普通の社会にフィットインできない子供たちがそれぞれ独自の才能を生かして悪と戦う、というプロットだけでなく、ユニークな登場人物や謎解きの楽しさなどが詰まっています。ハリー・ポッターほどではありませんが、根底にちゃんとした社会哲学があります。大人のハリー・ポッターファンには物足りなさを感じるかもしれませんが、謎解きや冒険、友情などポッターファンの子供たちには喜ばれる要素がそろっています。

●読みやすさ ★★★☆☆
基本的には簡単な英語ですが、500ページ以上の長編というのが問題かもしれません。また、ストーリーだけを追いたい方には、展開がスローすぎるように思えるでしょう。でも、長いがゆえに通常の児童書よりも大人にとっては読み応えがある内容になっていることも確かです。
すでに薄い児童書やヤングアダルト(なぜかたいていYAのほうが9-12歳向け児童書よりも英語は簡単)に慣れている方で、大人の作品に移る前の段階の方におすすめです。

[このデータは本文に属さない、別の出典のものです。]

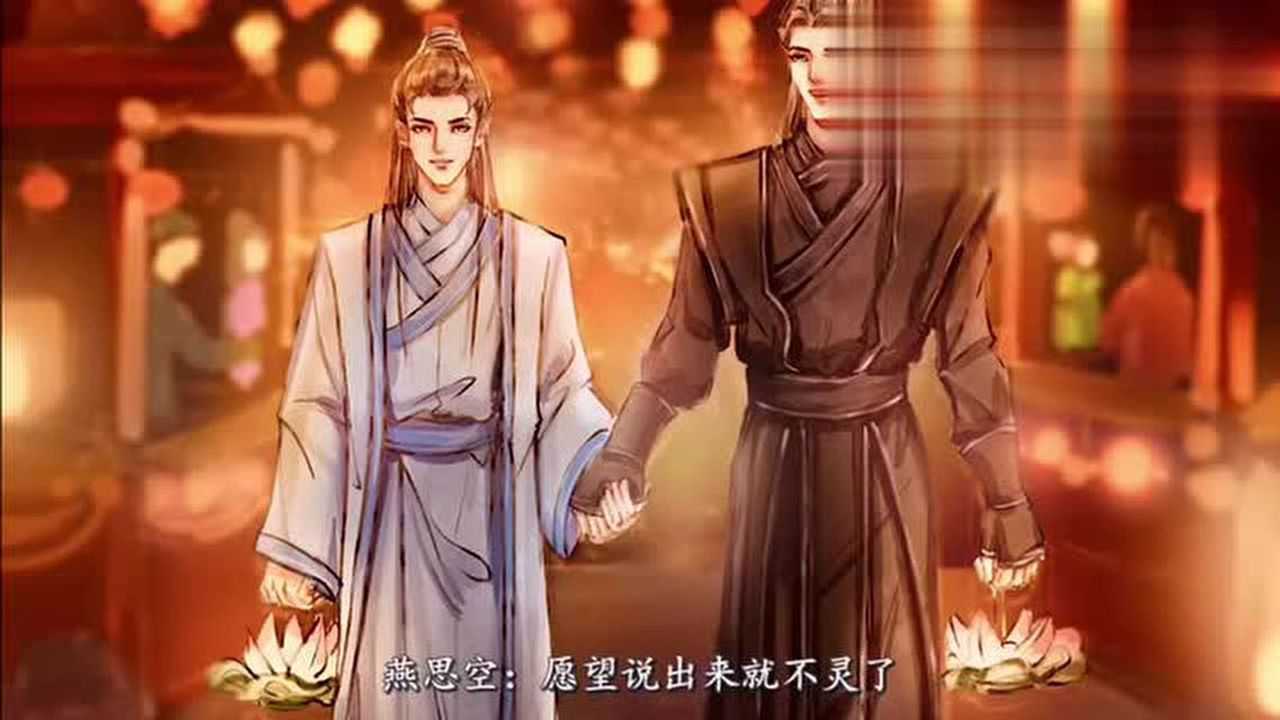 腾讯视频-中国领先的在线视频媒体平台,海量高清视频在线观看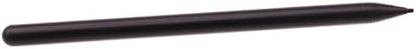 Active Stylus Pen Compatible with Amazon Kindle Scribe (2022 Release),Oasis (2019 Release),Paperwhite Kids (2021 Release) - Digital Capacitive Touch Rechargeable Palm Rejection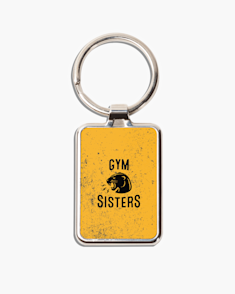 Keychains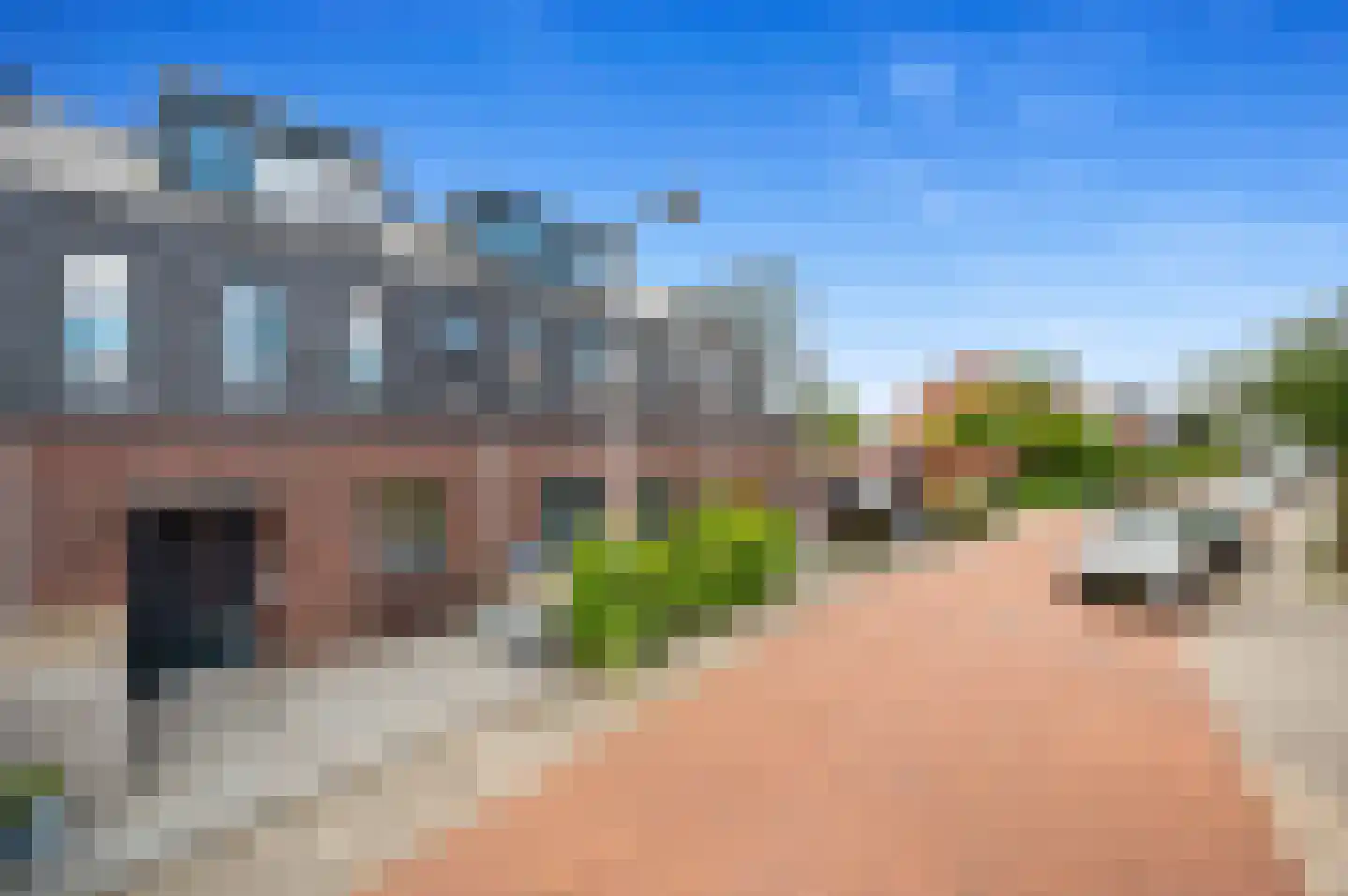 Piet Baarslaan 23 Den Haag thumbnail 42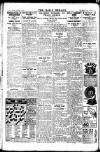 Daily Herald Saturday 20 November 1926 Page 2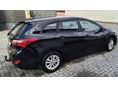 HYUNDAI I30 2013/2 - 3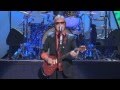 Ringo Starr - Live in Rancho Mirage - 4. Hang On Sloopy (Rick Derringer)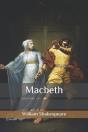 Macbeth - Preview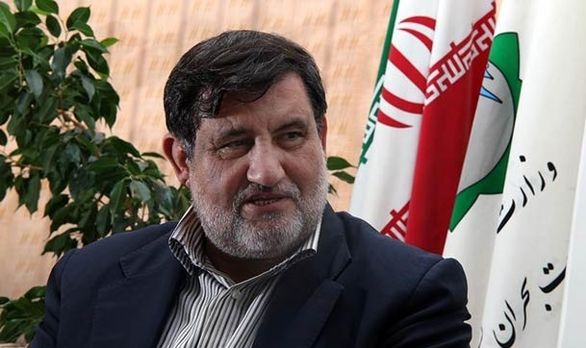 رئیس سازمان مدیریت بحران میهمان ویژه سندیکای بیمهگران میشود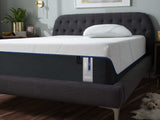 Tempur-Pedic LuxeAdapt Soft Mattress - Ornate Home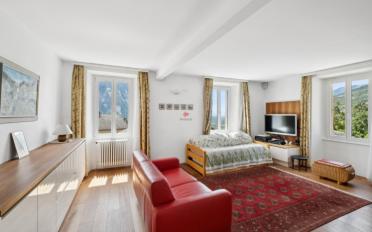 Maison - image - 8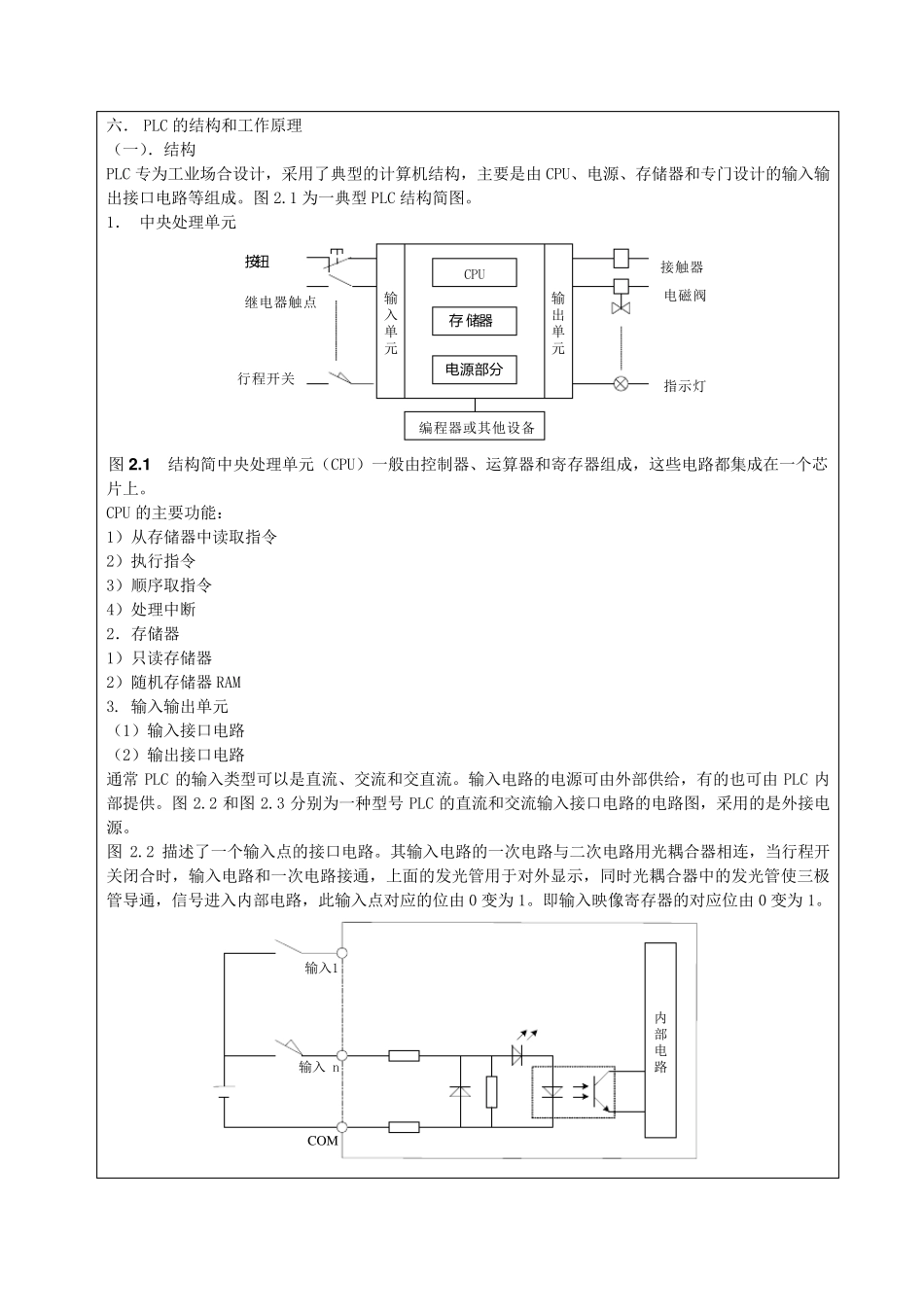 PLCS7200_系列理论课教案_第2页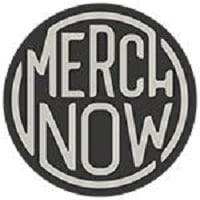 MerchNow 优惠券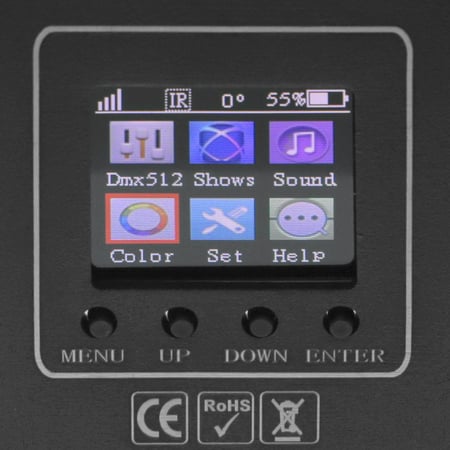 media/mkp/f2a96c7786d1412aace63ee3c5f9c224_cd8d1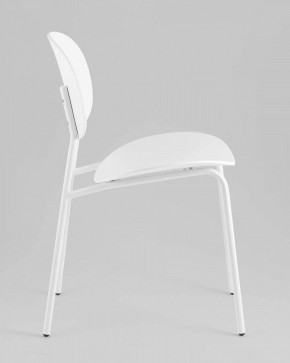 Стул Edie в Лесном - lesnoy.ok-mebel.com | фото 3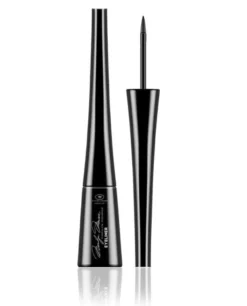 Lr Wonder Company Eyeliner 01 Nero Intenso 2,5ml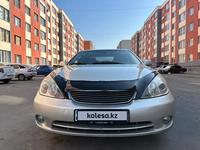 Lexus ES 330 2004 годаүшін6 000 000 тг. в Алматы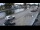 Webcam in Vroomshoop, 20.2 mi away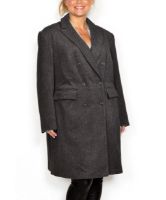 Снимка на Дамско палто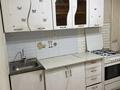 1-комнатная квартира · 45 м² · 3/5 этаж, 10 лет независимости Казахстан 32 дом 22 квартира за 130 000 ₸ в Каскелене — фото 9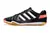 Tênis Adidas Top Sala Futsal - Preto/Branco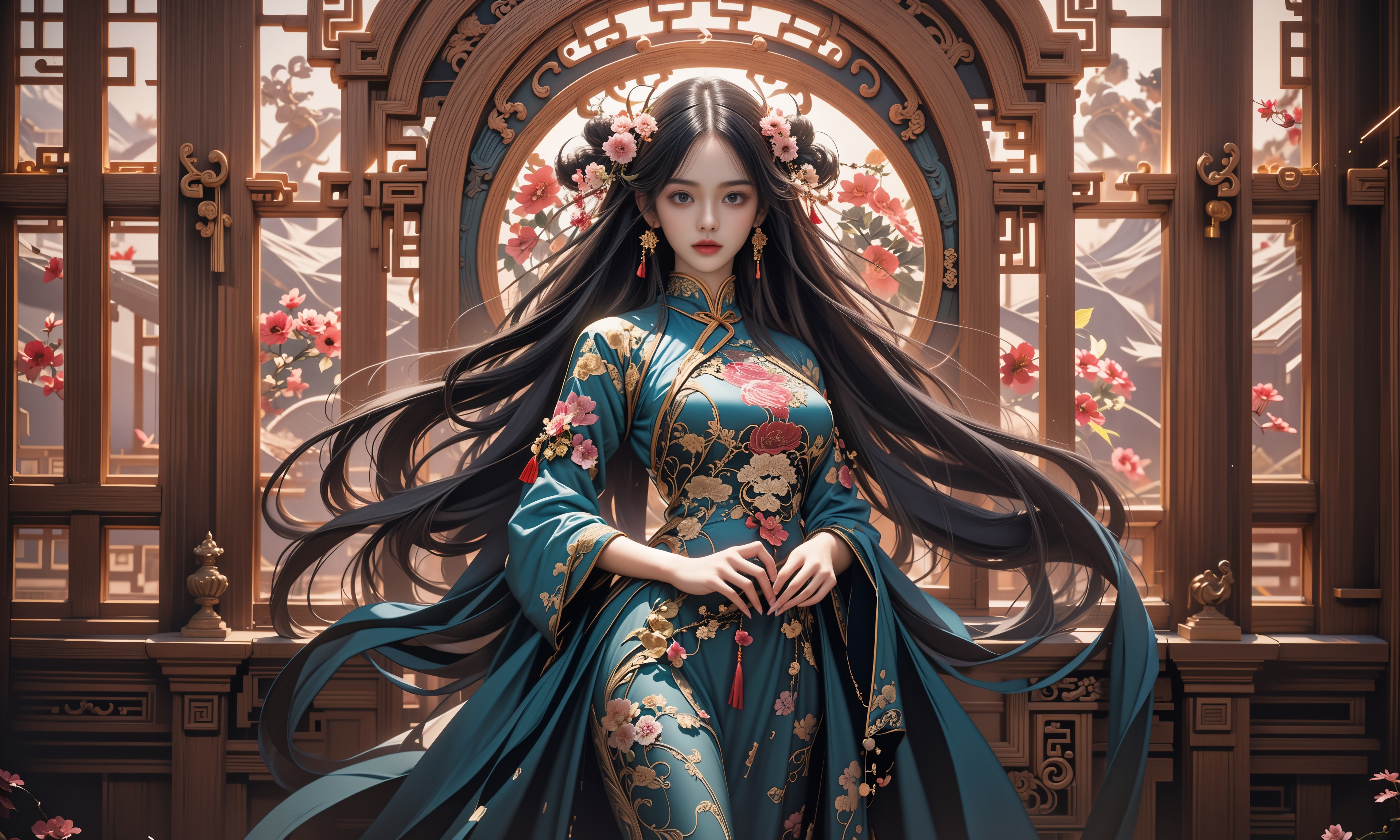 国产精品免费久久久-欧美日精品在线观看-silk075中字在线-久久黄色录像一级|关键词4}-亚洲综合不卡的自拍网站-久久美女视频免费播放-欧美日韩国产综合视频在线|经纬线·总书记提出的“公园城市”是咋个样子的？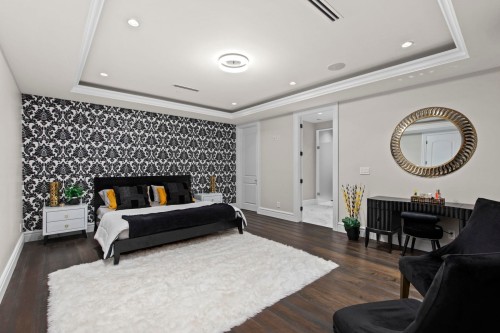 1198 Ottaburn Road, West Vancouver, BC 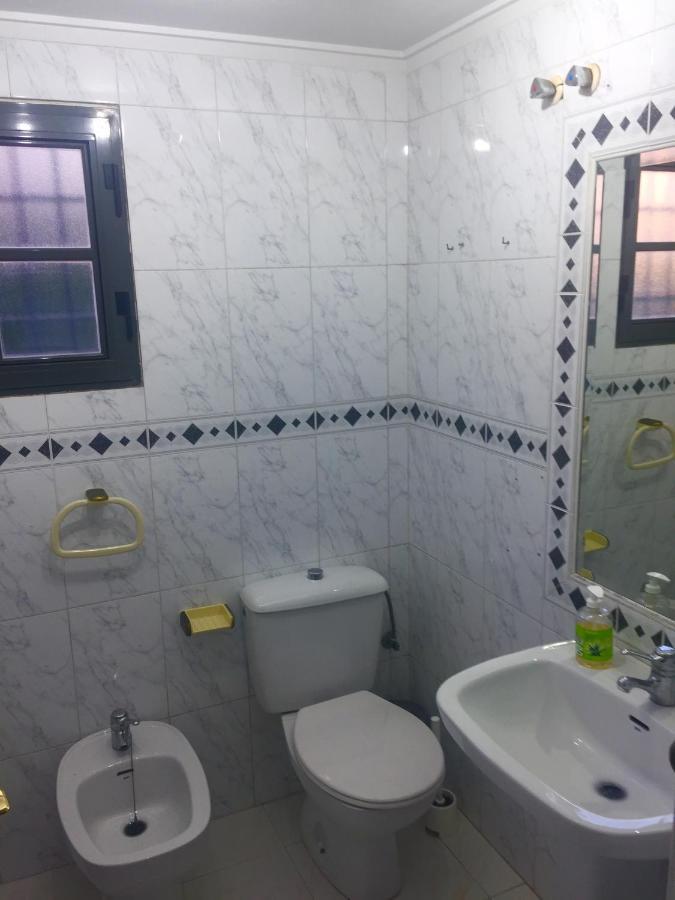 Punta Prima Bungalow Jardin Privado Torrevieja Eksteriør bilde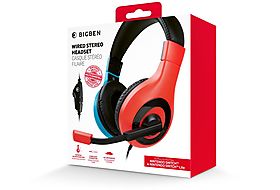 SADES Spirits SA-721, Over-ear Gaming-Headset pink | MediaMarkt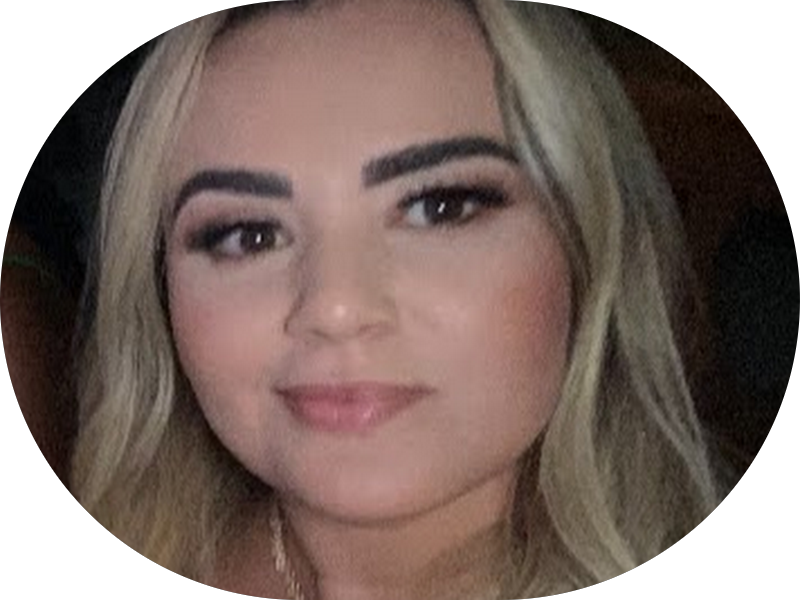 Foto 3 de Lira Teixeira Odontologia Especializada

また、幼いお子さんと一緒に英語を勉強しているご両親におすすめの書です。
もし私の娘がまだ幼かったら、きっと私は声に出して読み、途中で「(登場人物の子供たちが)どうやって解決すると思う?」とたずねたり、「どういうシチュエーションなのかわかる?絵に描いてみようか」と提言して、彼女に能動的な参加をさせたと思います。なんせ、Kids Power!が魅力の本ですから。その後で読み進め、予測が正しかったか間違っていたかを親子で語り合えるのも楽しみになるでしょう。

●アダルト度 ☆☆☆☆☆
悪人も出てきますが、ハリー・ポッターのような怖さは感じません。
ハッピーエンドですから、安心して読めます。